- **WORK REQUIRED**: Swap every "grasshopper" in the lines below for "cricket" and keep everything else the same.

- **EXTRACTED INFORMATION**:
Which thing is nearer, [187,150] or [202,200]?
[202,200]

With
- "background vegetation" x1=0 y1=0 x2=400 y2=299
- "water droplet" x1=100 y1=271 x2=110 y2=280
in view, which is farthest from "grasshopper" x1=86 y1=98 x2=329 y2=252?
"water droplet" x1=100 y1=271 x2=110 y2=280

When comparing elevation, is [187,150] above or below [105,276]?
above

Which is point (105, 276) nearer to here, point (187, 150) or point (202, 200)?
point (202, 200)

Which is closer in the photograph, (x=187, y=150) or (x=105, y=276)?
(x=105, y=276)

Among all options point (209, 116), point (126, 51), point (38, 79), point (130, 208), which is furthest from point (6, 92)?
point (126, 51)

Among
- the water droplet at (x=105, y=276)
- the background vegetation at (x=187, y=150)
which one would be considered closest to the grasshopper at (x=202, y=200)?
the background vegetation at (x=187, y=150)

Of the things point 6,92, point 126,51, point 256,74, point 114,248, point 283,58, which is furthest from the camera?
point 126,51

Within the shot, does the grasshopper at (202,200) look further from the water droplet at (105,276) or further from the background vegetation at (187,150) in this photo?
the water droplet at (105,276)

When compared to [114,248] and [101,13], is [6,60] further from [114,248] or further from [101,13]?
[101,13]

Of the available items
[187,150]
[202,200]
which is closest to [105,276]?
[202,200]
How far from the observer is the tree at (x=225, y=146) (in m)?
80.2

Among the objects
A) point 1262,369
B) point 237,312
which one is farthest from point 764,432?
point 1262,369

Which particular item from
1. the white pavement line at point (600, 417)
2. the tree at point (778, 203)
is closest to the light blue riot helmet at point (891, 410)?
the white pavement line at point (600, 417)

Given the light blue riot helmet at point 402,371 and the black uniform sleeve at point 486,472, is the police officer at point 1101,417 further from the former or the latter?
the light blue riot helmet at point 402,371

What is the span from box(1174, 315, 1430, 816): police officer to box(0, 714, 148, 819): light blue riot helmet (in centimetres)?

- **REPLY**:
Which thing is nearer, [187,150] or [202,200]?
[202,200]

With
- "background vegetation" x1=0 y1=0 x2=400 y2=299
- "water droplet" x1=100 y1=271 x2=110 y2=280
in view, which is farthest from "cricket" x1=86 y1=98 x2=329 y2=252?
"water droplet" x1=100 y1=271 x2=110 y2=280

When comparing elevation, is [187,150] above or below [105,276]?
above

Which is point (105, 276) nearer to here, point (187, 150) or point (202, 200)?
point (202, 200)

Which is closer in the photograph, (x=187, y=150) or (x=105, y=276)?
(x=105, y=276)

Among all options point (209, 116), point (126, 51), point (38, 79), point (130, 208), which is furthest from point (6, 92)?
point (126, 51)

Among
- the water droplet at (x=105, y=276)
- the background vegetation at (x=187, y=150)
which one would be considered closest to the cricket at (x=202, y=200)?
the background vegetation at (x=187, y=150)

Of the things point 6,92, point 126,51, point 256,74, point 114,248, point 283,58, which is furthest from the camera?
point 126,51

Within the shot, does the cricket at (202,200) look further from the water droplet at (105,276) or further from the background vegetation at (187,150) in this photo?
the water droplet at (105,276)

When compared to [114,248] and [101,13], is [6,60] further from [114,248] or further from [101,13]?
[101,13]

Of the available items
[187,150]
[202,200]
which is closest to [105,276]?
[202,200]
How far from the observer is the tree at (x=225, y=146) (in m)?
80.2

Among the objects
A) point 1262,369
B) point 237,312
which one is farthest from point 764,432?
point 1262,369

Which particular item from
1. the white pavement line at point (600, 417)
2. the tree at point (778, 203)
is closest to the light blue riot helmet at point (891, 410)?
the white pavement line at point (600, 417)

Given the light blue riot helmet at point 402,371 and the black uniform sleeve at point 486,472, is the police officer at point 1101,417 further from the former or the latter?
the light blue riot helmet at point 402,371

What is the span from box(1174, 315, 1430, 816): police officer to box(0, 714, 148, 819): light blue riot helmet (in centimetres)?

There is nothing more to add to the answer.